Financial services titan JPMorgan Chase is reportedly warning that the US economy is flashing signs of an upcoming recession after a less-than-stellar July jobs report.
According to a new report from Fortune, the most recent jobs report sent a recession warning to traders and analysts on Wall Street.
Jobs grew by 73,000 last month, but fell short of the expected 100,000, while July and May job numbers had to be drastically revised downward, well below forecasted numbers.
In a note seen by Fortune, JPMorgan analysts say that the slowdown of hiring coupled with new US immigration policy is “a strong signal that business demand for labor has cooled,” meaning that a recession is likely.
“We have consistently emphasized that a slide in labor demand of this magnitude is a recession warning signal. Firms normally maintain hiring gains through growth downshifts they perceive as transitory. In episodes when labor demand slides with a growth downshift, it is often a precursor to retrenchment.”
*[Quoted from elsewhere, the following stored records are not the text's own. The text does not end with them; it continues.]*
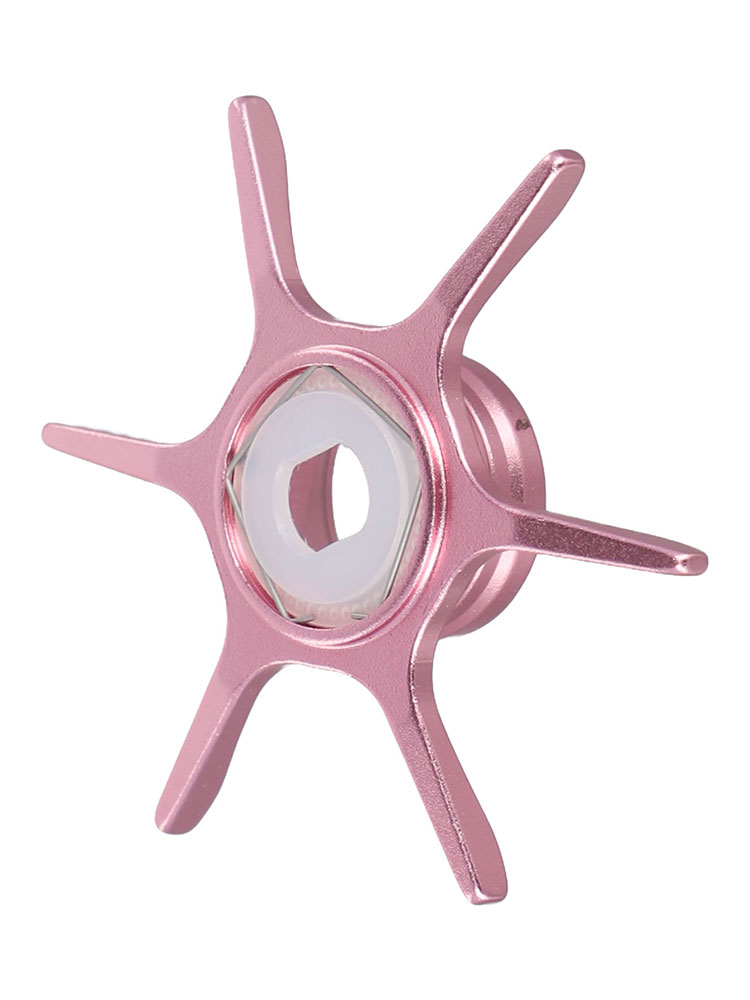 Für-Shimano FÜR METANIUM FÜR A – Conventional Reel Bewertung und Preis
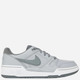 Sneakersy męskie Nike Full Force Lo FB1362-005 40 (7US) Szare (197859098859) - obraz 1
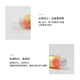怡川 【原装品质】适用兄弟D60BK/5009墨水MFC-T810W墨盒T800W墨油T910DW打印机 【100ml】黄色两支装	 DCP-T725DW T820DW喷墨打印机墨水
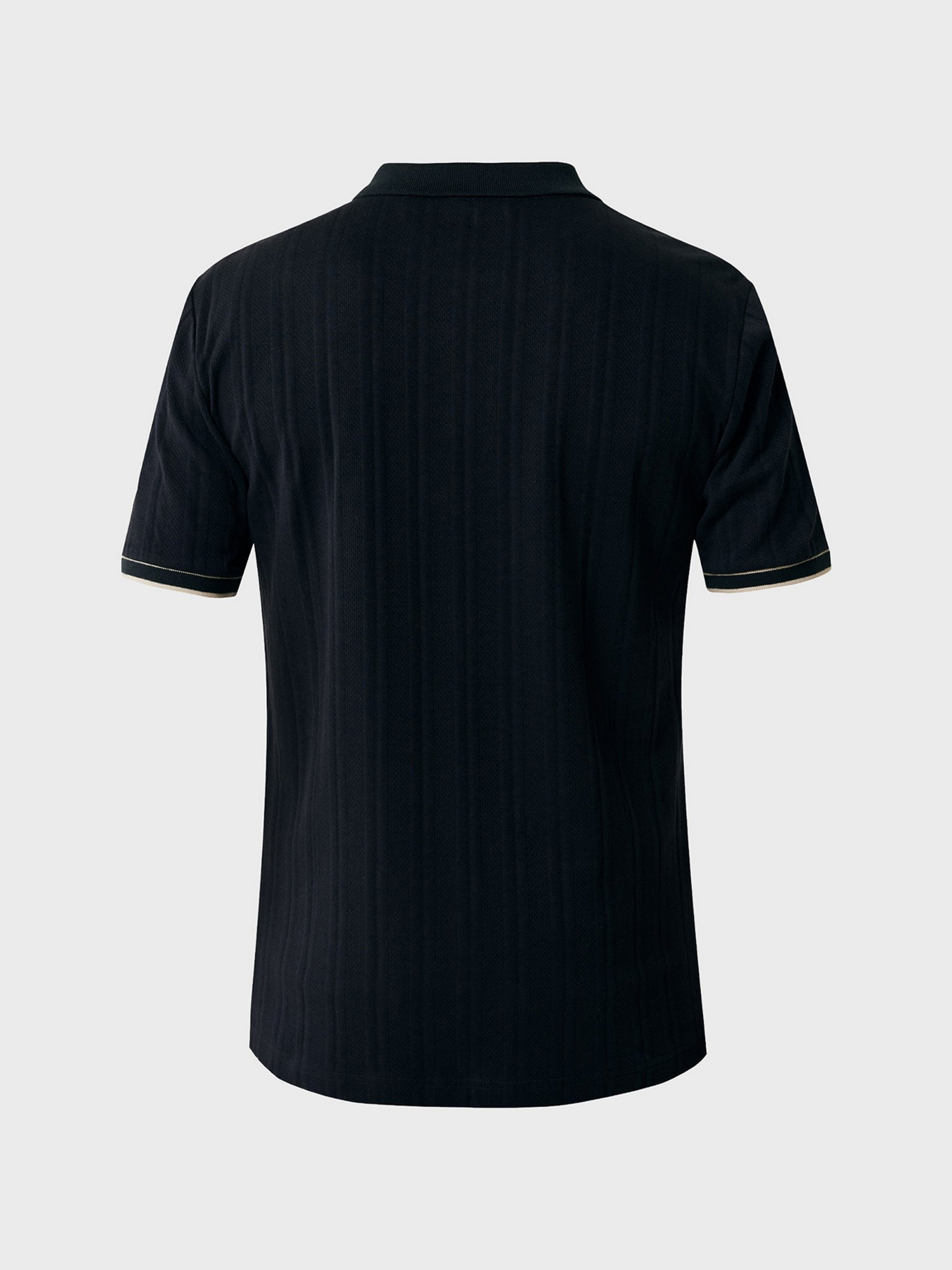 Футболки и поло MEXX модель MF007100751M Фото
The banking giant goes on to note that the weak job market, along with President Donald Trump’s tariffs, support its view that the Federal Reserve will soon loosen monetary policy.
“We think job creation is no longer appropriately described as solid. Together with building drags from the trade war, this week’s news supports our view that the Fed is moving closer to easing.”
Earlier this week, an executive from Goldman Sachs, another one of the biggest banks in the world, also warned of a weakening US economy and suggested the likelihood of rate cuts in September.
As stated by Goldman Sachs chief economist Jan Hatzius at the time,
“Weeks ago, we wrote a report with the title ‘Stall Speed.’ We have only a little more than 1% growth in GDP (gross domestic product) in the first half and with this jobs number, I think that brings the picture to clearly stall speed image.
I’m looking at an economy that is still growing but is growing very slowly. And the unemployment rate is drifting higher, gradually. But I do think that the downside risks in the labor market…. are definitely there.”